Abstract

Foraging on a variety of different food items allows individuals to balance nutrient intake, but it also may dilute toxins present in single items of the diet. The distinction between nutrient balancing and toxin dilution becomes less clear, however, for organisms that sequester potentially toxic compounds for their own benefit. Additionally, specific dietary components chosen may or may not affect metabolic rate, growth, and other measures of fitness. Using the arctiid moth Utetheisa ornatrix, we (1) evaluated the temporal pattem of larval feeding behavior when presented with diet enriched with the pyrrolizidine alkaloid (PA), monocrotaline, (2) estimated the cost of ingesting PAs by measuring larval nutritional performance on diets containing different amounts of usaramine, and (3) investigated the magnitude of genetic effects on the performance of families raised on diets of different usaramine concentrations. We demonstrate that an herbivorous insect can temporally vary its intake of sequestered allelochemical. Individuals combined a preference for intermediate amounts of monocrotaline with temporal modulation of the specific amount of PA ingested on a given day. Using usaramine, we found little evidence for a cost of ingesting PAs, except among some family groups. Measures of digestive and metabolic efficiency showed no consistent reduction in performance on higher alkaloid diets.
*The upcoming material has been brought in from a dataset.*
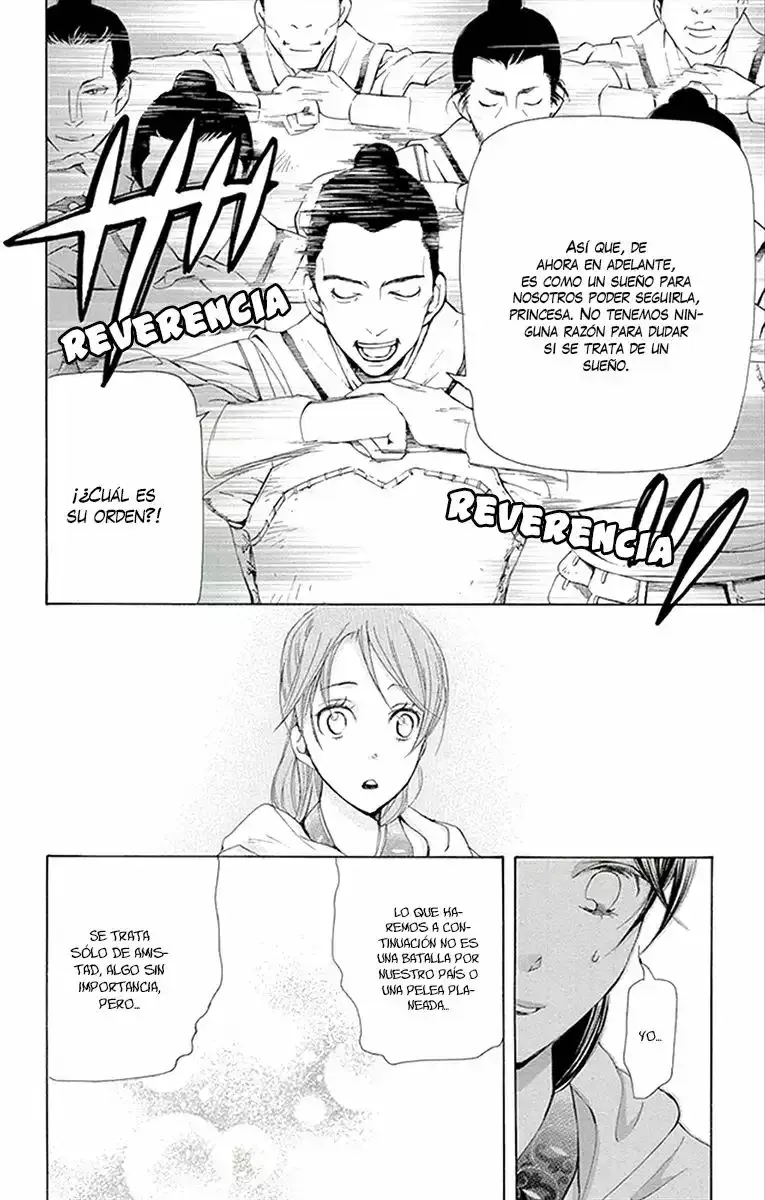 Capitulo 9.02 page 7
Only when larvae in family groups were fed a single concentration of PA over more than one instar was there any evidence for a cost of ingestion. Additionally, there were large genetic components to both growth and an individual's growth response to dietary alkaloid. These results suggest that while genetic variation in performance on alkaloid-rich diets exists, modulation of intake rate by caterpillars may be an important mechanism to reduce effects on the growth and fitness of individuals.